Si è conclusa con un lieto fine la complessa operazione di ricerca della donna uscita di casa domenica per un’escursione in quota sopra Porlezza e mai rientrata. Dopo aver perso l’orientamento, è stata ritrovata nella serata di martedì 30 giugno a circa 1.200 metri di altitudine, in una zona particolarmente impervia.
I soccorsi
L’attivazione della Stazione Lario Occidentale-Ceresio del Corpo Nazionale Soccorso Alpino e Speleologico (CNSAS) è arrivata nel tardo pomeriggio di martedì. In totale sono stati impegnati dodici tecnici del Soccorso Alpino, a supporto dell’elisoccorso di Como di AREU e dei vigili del fuoco, intervenuti anche con l’elicottero Drago.

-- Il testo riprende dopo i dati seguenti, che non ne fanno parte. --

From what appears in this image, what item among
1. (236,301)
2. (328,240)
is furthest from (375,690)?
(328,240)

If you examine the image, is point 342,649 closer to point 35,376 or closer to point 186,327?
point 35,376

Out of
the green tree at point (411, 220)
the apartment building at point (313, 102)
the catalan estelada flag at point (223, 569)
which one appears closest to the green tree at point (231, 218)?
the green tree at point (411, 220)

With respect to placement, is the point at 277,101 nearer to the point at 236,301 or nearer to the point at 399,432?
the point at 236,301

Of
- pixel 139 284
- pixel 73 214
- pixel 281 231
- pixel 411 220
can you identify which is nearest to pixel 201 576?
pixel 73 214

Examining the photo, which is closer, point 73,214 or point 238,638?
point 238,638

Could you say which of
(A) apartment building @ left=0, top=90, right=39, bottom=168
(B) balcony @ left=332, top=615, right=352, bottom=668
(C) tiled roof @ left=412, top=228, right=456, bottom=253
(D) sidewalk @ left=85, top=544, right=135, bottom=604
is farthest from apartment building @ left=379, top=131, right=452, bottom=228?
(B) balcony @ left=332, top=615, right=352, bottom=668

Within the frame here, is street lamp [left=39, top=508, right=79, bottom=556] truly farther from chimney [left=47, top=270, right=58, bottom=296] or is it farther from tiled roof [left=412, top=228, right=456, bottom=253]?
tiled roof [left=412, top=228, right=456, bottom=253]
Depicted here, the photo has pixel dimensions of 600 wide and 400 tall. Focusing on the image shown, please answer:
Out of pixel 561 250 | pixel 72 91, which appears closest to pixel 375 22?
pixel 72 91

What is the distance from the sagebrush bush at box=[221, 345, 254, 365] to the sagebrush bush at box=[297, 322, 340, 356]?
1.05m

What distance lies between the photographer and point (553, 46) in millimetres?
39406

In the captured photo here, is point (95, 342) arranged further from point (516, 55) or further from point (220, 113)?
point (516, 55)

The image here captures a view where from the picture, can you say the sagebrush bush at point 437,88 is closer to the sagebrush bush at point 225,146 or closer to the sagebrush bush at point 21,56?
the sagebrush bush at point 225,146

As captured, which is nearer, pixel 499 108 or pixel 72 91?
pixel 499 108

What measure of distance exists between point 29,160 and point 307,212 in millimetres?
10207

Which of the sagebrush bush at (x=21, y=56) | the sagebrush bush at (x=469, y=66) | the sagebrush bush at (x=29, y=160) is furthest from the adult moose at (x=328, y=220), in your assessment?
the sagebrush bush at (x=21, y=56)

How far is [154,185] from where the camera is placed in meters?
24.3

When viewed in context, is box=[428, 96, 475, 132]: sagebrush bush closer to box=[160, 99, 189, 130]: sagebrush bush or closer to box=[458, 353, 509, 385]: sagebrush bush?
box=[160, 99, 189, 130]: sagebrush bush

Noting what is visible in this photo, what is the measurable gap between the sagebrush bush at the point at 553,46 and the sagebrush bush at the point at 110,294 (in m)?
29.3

Per raggiungere la donna è stato predisposto un articolato dispositivo di ricerca. Quattro tecnici del CNSAS sono stati trasportati in elicottero all’Alpe di Cima e all’Alpe Vecchio, da dove hanno proseguito a piedi. Altri tre soccorritori sono saliti lungo una mulattiera con moto e quad, mentre le restanti squadre del Soccorso Alpino e dei vigili del fuoco sono partite dall’abitato di Cima, frazione di Porlezza, risalendo due sentieri che conducono agli alpeggi.

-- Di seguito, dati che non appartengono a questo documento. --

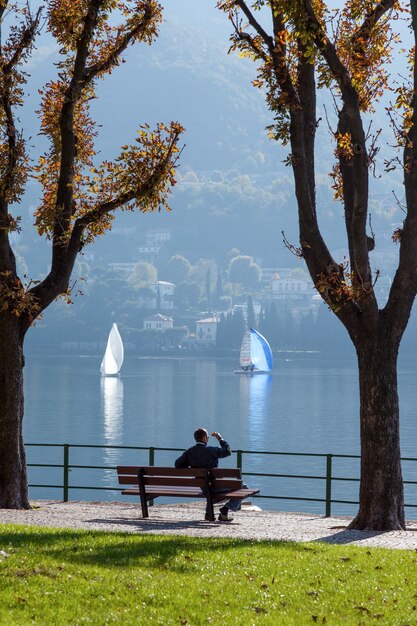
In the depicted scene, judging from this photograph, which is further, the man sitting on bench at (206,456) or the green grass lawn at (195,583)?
the man sitting on bench at (206,456)

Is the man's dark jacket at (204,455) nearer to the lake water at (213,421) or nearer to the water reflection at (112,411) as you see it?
the lake water at (213,421)

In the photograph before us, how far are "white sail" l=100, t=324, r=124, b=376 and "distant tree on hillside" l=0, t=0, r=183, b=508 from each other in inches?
5865

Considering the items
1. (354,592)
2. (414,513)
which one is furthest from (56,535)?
(414,513)

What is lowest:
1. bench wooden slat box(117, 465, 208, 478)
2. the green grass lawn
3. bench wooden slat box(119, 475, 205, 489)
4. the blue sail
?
the green grass lawn

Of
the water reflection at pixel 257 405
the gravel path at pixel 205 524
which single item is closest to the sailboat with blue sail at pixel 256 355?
the water reflection at pixel 257 405

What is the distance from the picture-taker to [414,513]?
46.2 meters

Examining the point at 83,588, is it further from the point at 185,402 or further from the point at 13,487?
the point at 185,402

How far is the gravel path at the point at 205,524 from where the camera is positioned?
1184 cm

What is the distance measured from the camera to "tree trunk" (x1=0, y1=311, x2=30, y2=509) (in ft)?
48.6

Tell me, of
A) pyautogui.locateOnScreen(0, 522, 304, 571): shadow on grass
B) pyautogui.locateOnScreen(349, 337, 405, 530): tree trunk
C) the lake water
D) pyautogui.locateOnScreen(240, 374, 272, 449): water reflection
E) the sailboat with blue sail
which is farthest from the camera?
the sailboat with blue sail

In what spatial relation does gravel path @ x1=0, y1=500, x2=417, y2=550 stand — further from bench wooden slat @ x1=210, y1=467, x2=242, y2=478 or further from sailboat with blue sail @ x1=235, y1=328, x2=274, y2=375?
sailboat with blue sail @ x1=235, y1=328, x2=274, y2=375

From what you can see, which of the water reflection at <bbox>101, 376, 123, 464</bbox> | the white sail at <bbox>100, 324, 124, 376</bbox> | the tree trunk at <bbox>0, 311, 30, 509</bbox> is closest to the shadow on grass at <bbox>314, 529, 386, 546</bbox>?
the tree trunk at <bbox>0, 311, 30, 509</bbox>

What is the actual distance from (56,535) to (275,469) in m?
56.0

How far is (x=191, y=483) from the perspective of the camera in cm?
1341
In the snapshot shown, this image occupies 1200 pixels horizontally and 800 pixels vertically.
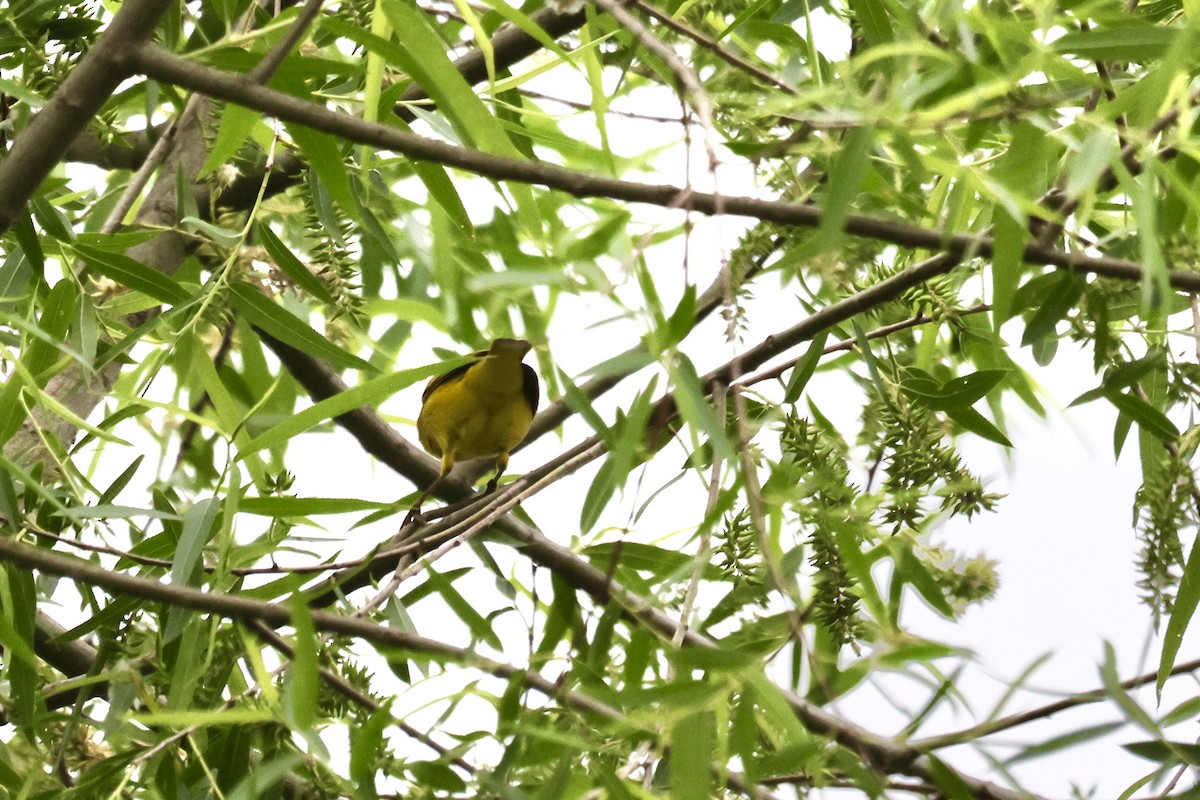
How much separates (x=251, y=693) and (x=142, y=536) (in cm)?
44

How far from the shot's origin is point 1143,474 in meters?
1.20

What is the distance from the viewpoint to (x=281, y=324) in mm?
1254

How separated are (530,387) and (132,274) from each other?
0.98 metres

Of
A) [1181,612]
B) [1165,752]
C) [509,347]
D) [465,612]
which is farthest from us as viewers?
[509,347]

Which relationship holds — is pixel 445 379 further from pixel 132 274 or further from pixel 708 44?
pixel 708 44

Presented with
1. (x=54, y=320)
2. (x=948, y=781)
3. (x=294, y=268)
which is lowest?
(x=948, y=781)

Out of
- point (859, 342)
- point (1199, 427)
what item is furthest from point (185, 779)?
point (1199, 427)

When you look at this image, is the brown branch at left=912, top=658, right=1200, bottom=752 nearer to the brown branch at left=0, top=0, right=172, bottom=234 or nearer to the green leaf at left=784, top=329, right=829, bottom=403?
the green leaf at left=784, top=329, right=829, bottom=403

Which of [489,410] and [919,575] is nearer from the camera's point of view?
[919,575]

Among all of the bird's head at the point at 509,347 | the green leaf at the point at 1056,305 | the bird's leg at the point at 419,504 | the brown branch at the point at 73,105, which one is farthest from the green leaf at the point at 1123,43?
the bird's head at the point at 509,347

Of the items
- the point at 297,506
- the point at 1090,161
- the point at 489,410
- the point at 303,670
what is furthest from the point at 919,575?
the point at 489,410

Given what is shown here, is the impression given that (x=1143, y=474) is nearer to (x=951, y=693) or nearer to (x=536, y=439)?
(x=951, y=693)

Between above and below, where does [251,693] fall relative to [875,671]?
below

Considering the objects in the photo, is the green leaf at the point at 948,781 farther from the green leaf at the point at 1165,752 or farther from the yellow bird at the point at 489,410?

Una volta individuata, la donna è stata valutata e stabilizzata sul posto, quindi trasportata in ospedale per gli accertamenti del caso.
Le operazioni di soccorso si sono concluse intorno alle 23. Al termine dell’intervento è stato rivolto un ringraziamento anche all’ex presidente del CAI di Menaggio. È un profondo conoscitore della zona, che ha fornito un prezioso supporto ai soccorritori.